New Microsoft AI Can Clone Your Voice From Three Seconds of Audio

Microsoft has a new text-to-speech AI that can clone your voice, tone and all, from just a quick three-second snippet of audio. It's called VALL-E. — *Image: Getty / Futurism*

VALL-E Parking

Microsoft says its new text-to-speech AI can clone your voice, tone and all, from a three-second snippet of audio.

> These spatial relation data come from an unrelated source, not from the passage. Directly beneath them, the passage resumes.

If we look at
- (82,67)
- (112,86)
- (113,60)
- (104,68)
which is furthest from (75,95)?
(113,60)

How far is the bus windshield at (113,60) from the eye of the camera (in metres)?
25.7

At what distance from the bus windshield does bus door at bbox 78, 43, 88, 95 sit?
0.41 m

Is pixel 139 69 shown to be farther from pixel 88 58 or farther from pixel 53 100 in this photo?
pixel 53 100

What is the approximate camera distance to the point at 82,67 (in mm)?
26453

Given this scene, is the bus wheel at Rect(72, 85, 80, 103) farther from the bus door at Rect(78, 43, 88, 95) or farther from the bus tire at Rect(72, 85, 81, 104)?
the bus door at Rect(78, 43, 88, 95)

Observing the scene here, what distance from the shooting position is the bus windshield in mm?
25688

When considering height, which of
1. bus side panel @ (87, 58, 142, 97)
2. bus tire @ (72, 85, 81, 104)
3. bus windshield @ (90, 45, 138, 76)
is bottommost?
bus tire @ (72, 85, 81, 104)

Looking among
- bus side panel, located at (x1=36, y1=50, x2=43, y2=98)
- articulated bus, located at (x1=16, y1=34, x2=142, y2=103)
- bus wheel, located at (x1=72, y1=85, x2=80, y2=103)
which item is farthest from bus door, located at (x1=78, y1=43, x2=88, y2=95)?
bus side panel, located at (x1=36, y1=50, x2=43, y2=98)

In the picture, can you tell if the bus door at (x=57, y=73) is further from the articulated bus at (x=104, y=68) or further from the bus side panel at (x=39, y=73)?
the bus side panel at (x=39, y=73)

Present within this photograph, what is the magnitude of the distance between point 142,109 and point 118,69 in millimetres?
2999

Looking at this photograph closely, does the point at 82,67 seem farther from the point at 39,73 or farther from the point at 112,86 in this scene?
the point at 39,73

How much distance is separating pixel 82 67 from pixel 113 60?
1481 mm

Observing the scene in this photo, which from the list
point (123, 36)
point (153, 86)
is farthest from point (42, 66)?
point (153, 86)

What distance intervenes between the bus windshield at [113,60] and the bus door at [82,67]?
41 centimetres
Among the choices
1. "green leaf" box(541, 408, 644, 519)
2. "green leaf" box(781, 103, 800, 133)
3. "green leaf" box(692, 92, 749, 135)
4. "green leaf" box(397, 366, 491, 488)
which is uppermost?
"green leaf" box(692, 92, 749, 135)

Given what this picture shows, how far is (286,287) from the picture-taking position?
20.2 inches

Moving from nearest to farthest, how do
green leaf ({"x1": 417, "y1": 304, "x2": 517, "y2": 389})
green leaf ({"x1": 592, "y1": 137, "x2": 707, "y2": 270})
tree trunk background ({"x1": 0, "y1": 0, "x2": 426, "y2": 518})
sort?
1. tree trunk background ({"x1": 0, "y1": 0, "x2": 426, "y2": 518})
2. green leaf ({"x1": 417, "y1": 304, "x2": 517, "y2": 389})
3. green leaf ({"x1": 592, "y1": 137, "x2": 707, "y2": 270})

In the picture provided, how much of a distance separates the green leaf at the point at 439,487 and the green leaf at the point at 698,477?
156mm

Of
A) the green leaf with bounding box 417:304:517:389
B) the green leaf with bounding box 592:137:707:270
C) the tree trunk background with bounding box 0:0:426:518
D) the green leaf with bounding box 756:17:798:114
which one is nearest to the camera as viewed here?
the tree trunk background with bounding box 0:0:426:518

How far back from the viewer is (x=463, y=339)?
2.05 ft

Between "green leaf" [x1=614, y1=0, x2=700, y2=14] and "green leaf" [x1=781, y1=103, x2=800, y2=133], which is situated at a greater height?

It’s called VALL-E, and we have mixed feelings.

The underlying tech behind the system, which Microsoft refers to in a new paper as a “neural codec language model,” is complex — but in practice, using the system appears to be wildly simple. Plug in an audio sample, then some text, and voilà: real-sounding speech.

Of course, many text-to-speech apps already exist. Most news sites, us included, for example offer machine-powered dictation services, while speaking assistants like Siri and Alexa are hugely popular.

Most existing speech-generating programs, however, require a large amount of input. They also haven’t exactly figured out how to make AI voices sound particularly human, mostly due to the fact that emotional tone and tiny inflections are incredibly complex to convey.

If Microsoft’s system really can deliver on the tone piece, with that little required on the input side? That’s a big deal.

Mixed Feelings

According to its creators, VALL-E has a number of applications, including “zero-shot TTS, speech editing, and content creation,” adding that OpenAI’s GPT-3 language modeling system — a technology that Microsoft, per its absolutely massive investment into OpenAI, has put a ton of resources into and is already working into several products — would be a particularly useful piece of tech to combine with the new speech generator as a means of churning out content.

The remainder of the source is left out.